→ **Brano da leggere**
----------------

Le oltre 100 immagini de La sonrisa de un niño sono dello stesso Letterio e di Antonio Ferronato, coordinatore del progetto Monteagudo per Braccia Aperte. Volontario salesiano in Bolivia a 21 anni, Antonio è ambasciatore della Bolivia in Italia, spirito rivoluzionario autentico e generoso nel suo darsi agli altri, gratuitamente. La sua storia, e non solo la sua, è raccontata nel libro di Letterio.
I nostri occhi si rispecchiano, se sappiamo guardare oltre, negli occhi dei bambini boliviani. Occhi dentro occhi… – dicevamo all’inizio con i Negramaro – dentro ai quali, se vogliamo, come insegnano Letterio e Antonio, ci possiamo anche rispecchiare. Occhi che non parlano soltanto della condizione dell’infanzia in Bolivia, ma anche di noi.
Perché la fotografia è l’immagine di un’idea. Fotografare non è solo semplice e asettica riproduzione della realtà, ma anche dare una propria interpretazione del mondo che ci circonda. Cogliere un istante. E lasciare agli altri la visione soggettiva di un frammento di vita. In questo caso emozione pura. Che non sempre consente di “trattenere il fiato prima di pensare”.
E’ quell’emozione che ti sgorga da dentro, erompe come un fiume in piena, un’onda che scaturisce dall’intimo più intimo e che non pensavi di avere dentro. Tanto che dopo i fiotti sei costretto a riflettere sulla sua origine. E “bocca dentro bocca” non puoi “non chiederti perché”, perché tanto “tutto poi ritorna”.

Le parole scritte da Letterio, quelle condivise in questi mesi, le sue immagini e quelle di Antonio sono capaci di toccare corde profonde. Emozioni. Come quelle di un padre e un figlio, una madre e un figlio che si incontrano per la prima volta. Persone – in questo le parole dei Negramaro bene sintetizzano lo spirito di Braccia Aperte – una di fronte all’altra. Si guardano negli occhi, avvicinano le mani, si stringono, si riconoscono.

“Ognuno di noi da solo non vale niente” (…) per questo dovete “sentire nel più profondo di voi stessi ogni ingiustizia commessa contro chiunque in qualsiasi parte del mondo: è la qualità più bella di un rivoluzionario”. (Ernesto “Che” Guevara nella Lettera ai figli)

----------------

→ **Dati presentati**
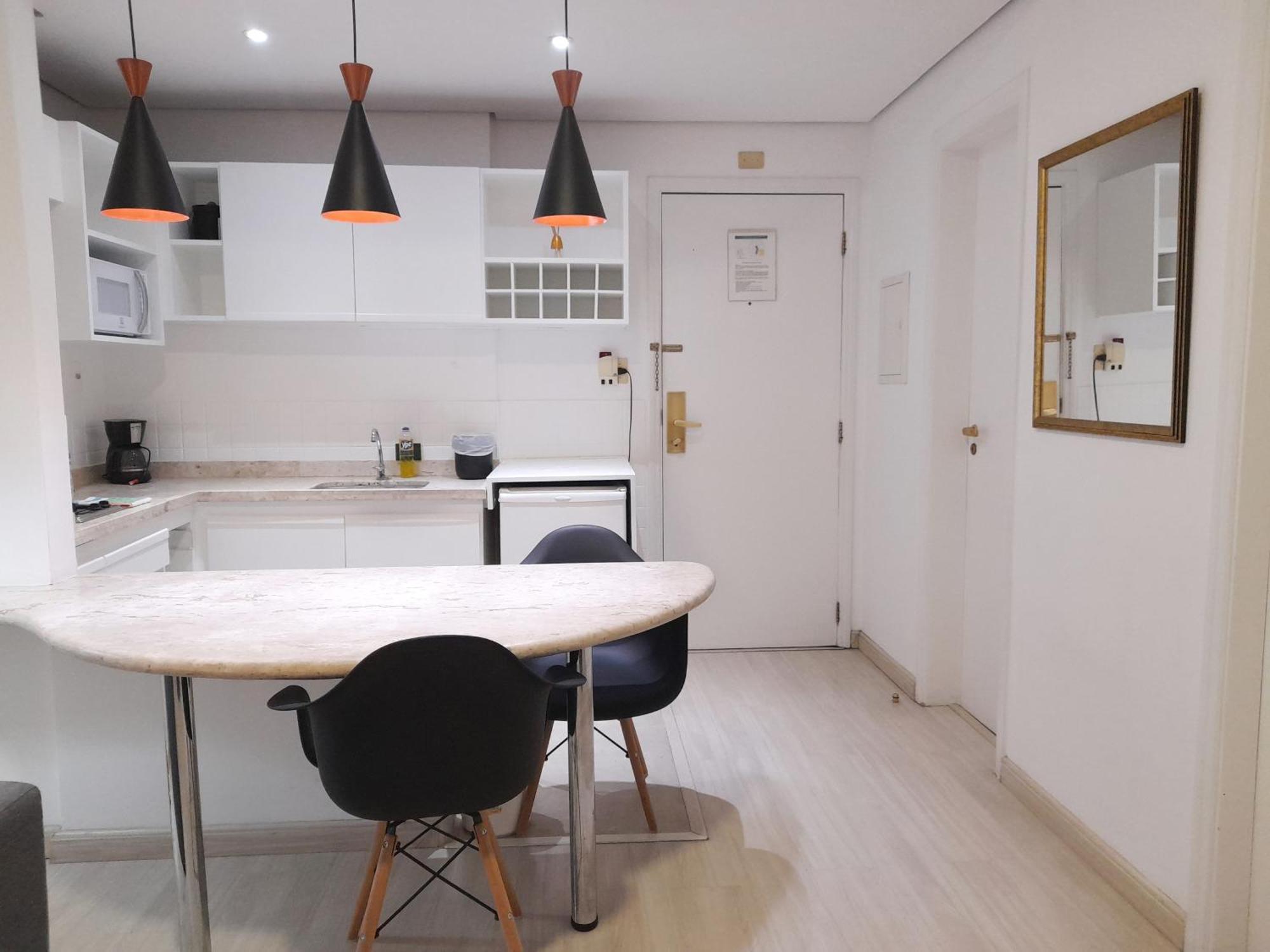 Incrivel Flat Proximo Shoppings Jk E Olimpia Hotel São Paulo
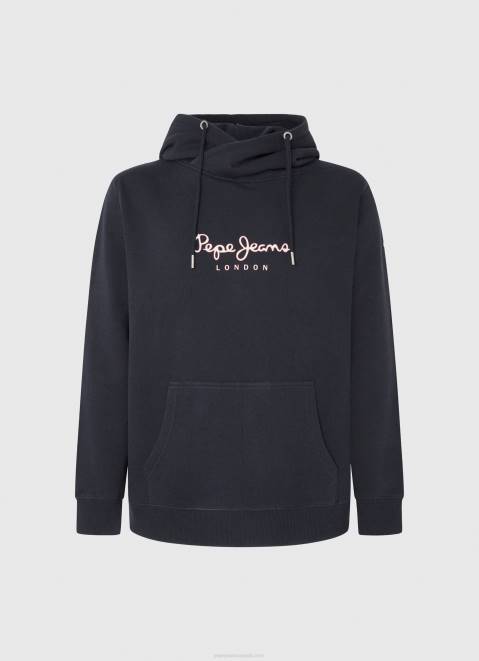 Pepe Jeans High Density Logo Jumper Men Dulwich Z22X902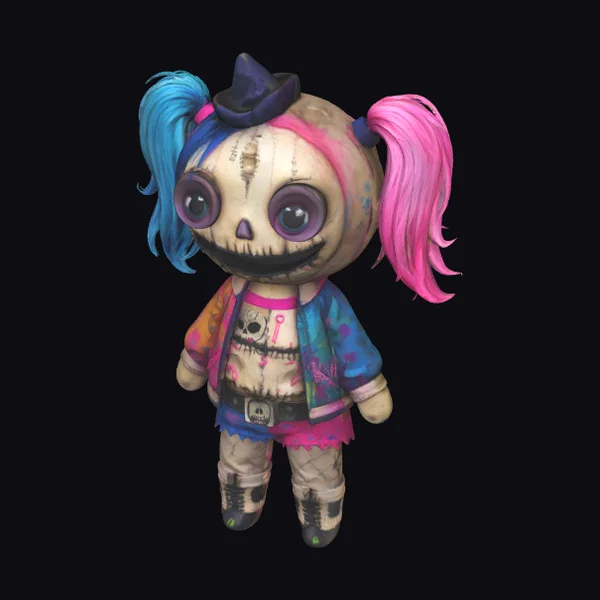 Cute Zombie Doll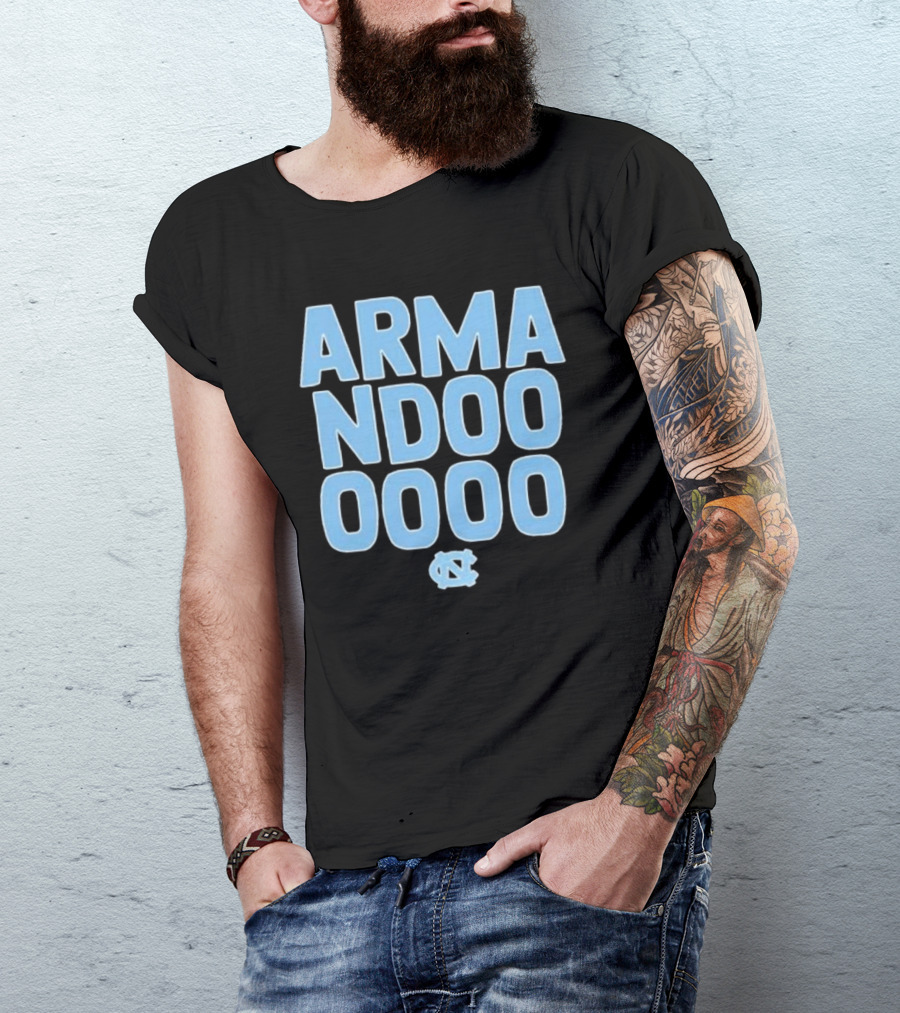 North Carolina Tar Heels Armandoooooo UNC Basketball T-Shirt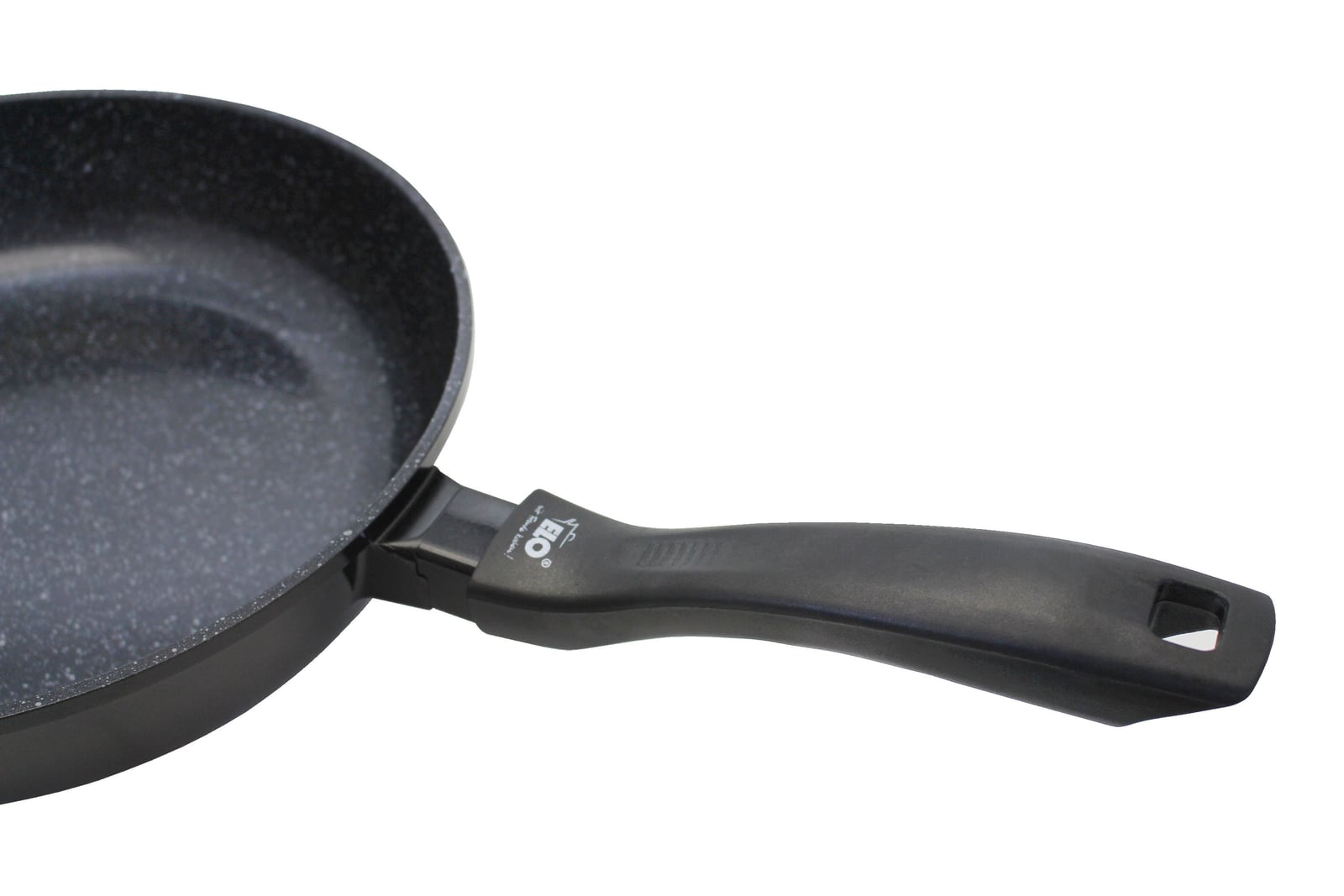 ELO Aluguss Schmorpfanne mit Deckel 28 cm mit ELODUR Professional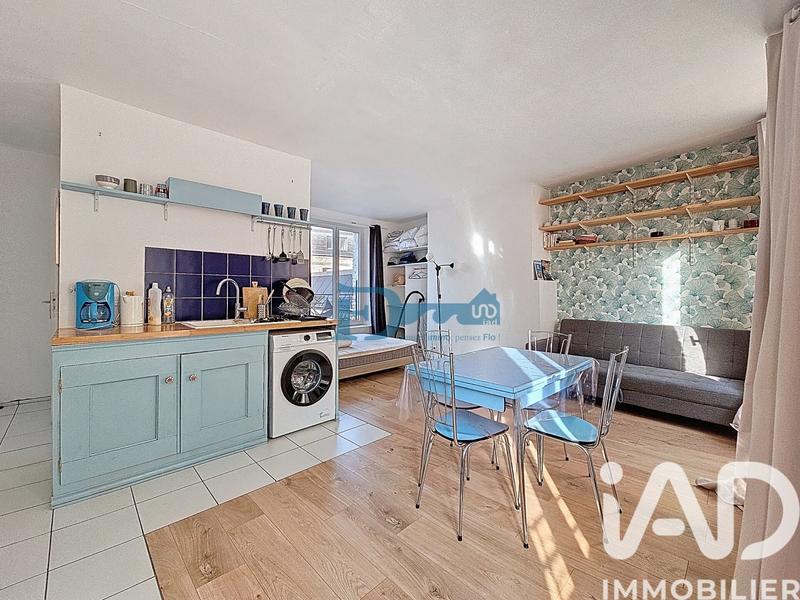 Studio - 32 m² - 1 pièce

----------------

→ **Consegna**
Riprendi il brano sul libro fotografico dedicato ai bambini boliviani e proseguilo a partire dalla sua ultima frase. Per svolgere l'esercizio non occorre consultare i dati.

→ **Risposta**
I temi affrontati e indagati da Letterio Scopelliti nel suo libro, con ricchezza di voci e informazioni, sono ricchi e si intersecano. A partire dai numeri dell’infanzia boliviana, tragicamente dolorosi: come Letterio ricorda sono 1,6 milioni i bambini che lavorano (1/5 dei bambini tra 5-14 anni), 9 bambini su 10 sono maltrattati, 2 milioni sono i bambini che vivono sotto la soglia della povertà (il 20% della popolazione della Bolivia), il 35% dei bambini non viene pagato per il lavoro che comunque svolgono.
I numeri della Bolivia non sono da meno: il 60% della popolazione vive come meno di 2 dollari al giorno, il 70% vive sotto la soglia di povertà.
Un’eco che costringe il lettore ad affrontare il libro in religioso silenzio. Che pareggia con l’assenza di rumore della spesso affollata Bolivia, e si scontra con il frastuono incredibile, il brulichio, la musica, i canti e i balli della manifestazione annuale per la Vergine di Copacabana, la Santa Patrona della Bolivia.
Il ruolo della Chiesa, e dei Padri salesiani in particolare, in Bolivia si è rivelato fondamentale. A partire dal progetto Don Bosco, avviato 20 anni fa con la trasformazione degli orfanotrofi di Santa Cruz in case (Hogar) per bambini abbandonati, maltrattati e malati. I salesiani – come bene evidenzia Vittorio Pierobon, vice direttore del Gazzettino nella prefazione al libro di Letterio – sono i veri pilastri, la loro presenza capillare ha supplito alle colpevoli carenze di uno stato che non c’era. Grazie anche al ruolo dei volontari, altre figure fondamentali che hanno consentito alla Bolivia di rialzare la testa.
Tralascerò il come e perché Letterio sia arrivato fino in Bolivia, come non dirò nulla del matrimonio del giovane Antonio con Valeria, e del viaggio nel viaggio successivo. E, nemmeno dirò alcunché dell’assenza di spirito cooperativistico nelle cooperative boliviane, della speculazione sui lavoratori (spesso bambini), dei padri che sfruttano i figli.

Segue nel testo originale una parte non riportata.